YOUR ASSIGNMENT
Run through the records and, wherever a line holds the word "design", return that line.

DATA RECORDS

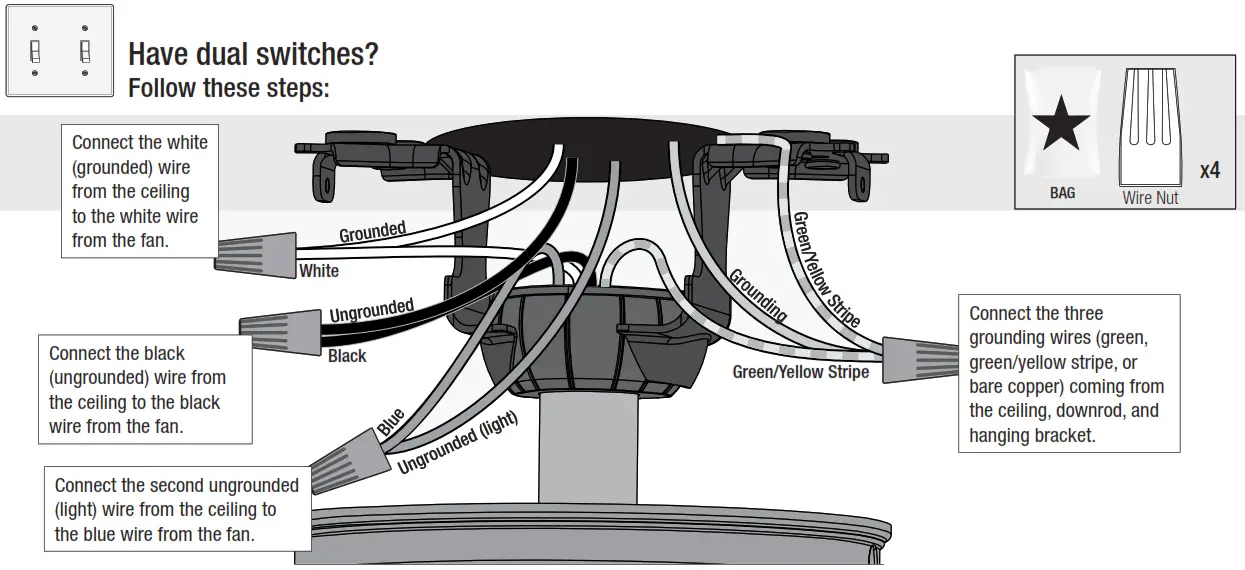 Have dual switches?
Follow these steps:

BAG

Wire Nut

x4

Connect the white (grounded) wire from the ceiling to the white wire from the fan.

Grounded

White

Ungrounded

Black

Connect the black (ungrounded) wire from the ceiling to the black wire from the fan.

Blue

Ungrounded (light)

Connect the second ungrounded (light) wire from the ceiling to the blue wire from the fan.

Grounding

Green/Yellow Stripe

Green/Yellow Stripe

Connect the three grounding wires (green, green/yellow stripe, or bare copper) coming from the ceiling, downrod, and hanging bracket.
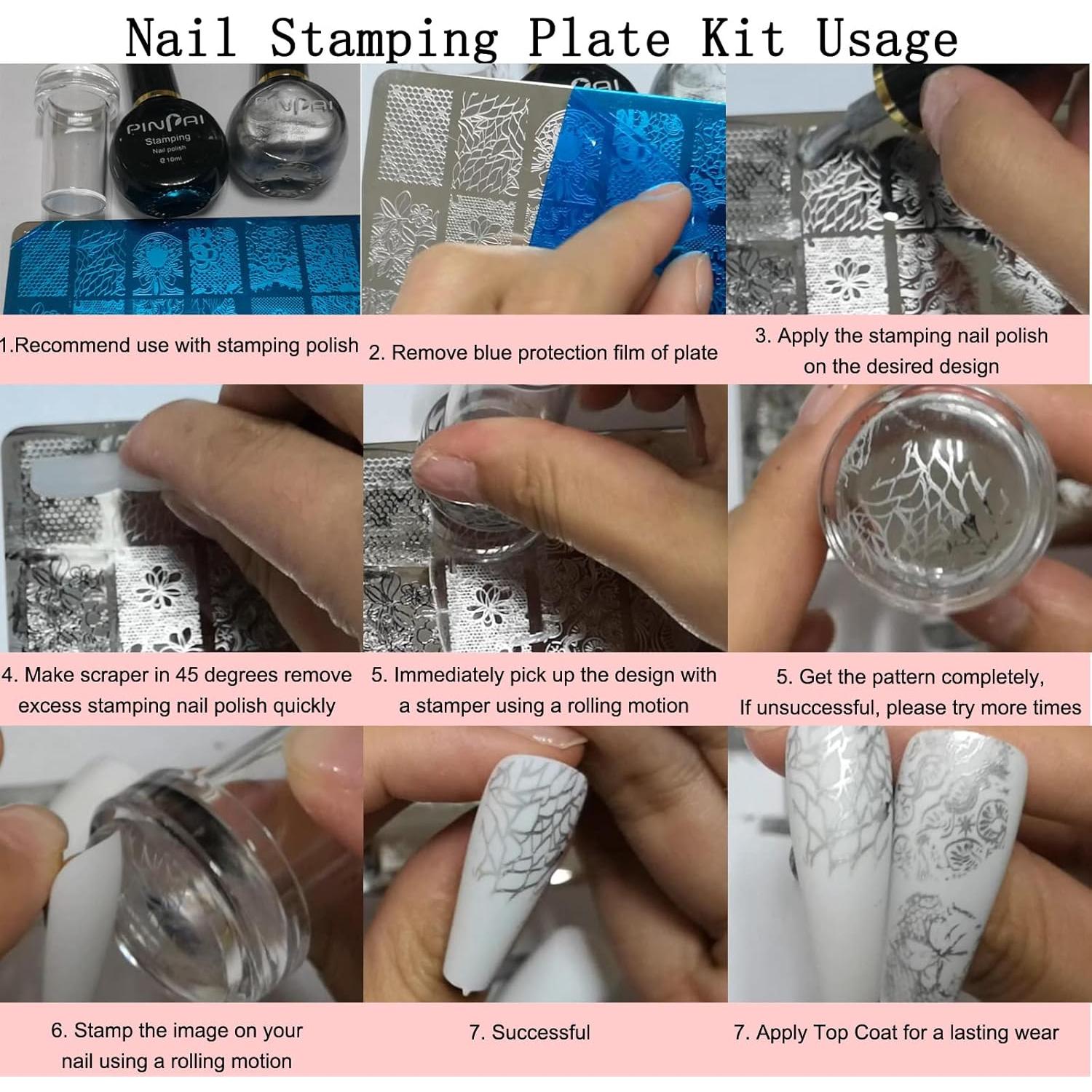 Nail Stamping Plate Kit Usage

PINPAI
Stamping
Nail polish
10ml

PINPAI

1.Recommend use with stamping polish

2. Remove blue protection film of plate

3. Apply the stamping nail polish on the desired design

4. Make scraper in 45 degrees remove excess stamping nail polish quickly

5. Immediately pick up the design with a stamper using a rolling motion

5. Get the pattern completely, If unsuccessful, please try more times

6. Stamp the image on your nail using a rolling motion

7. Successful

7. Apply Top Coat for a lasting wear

SOLVED PROBLEM
3. Apply the stamping nail polish on the desired design
5. Immediately pick up the design with a stamper using a rolling motion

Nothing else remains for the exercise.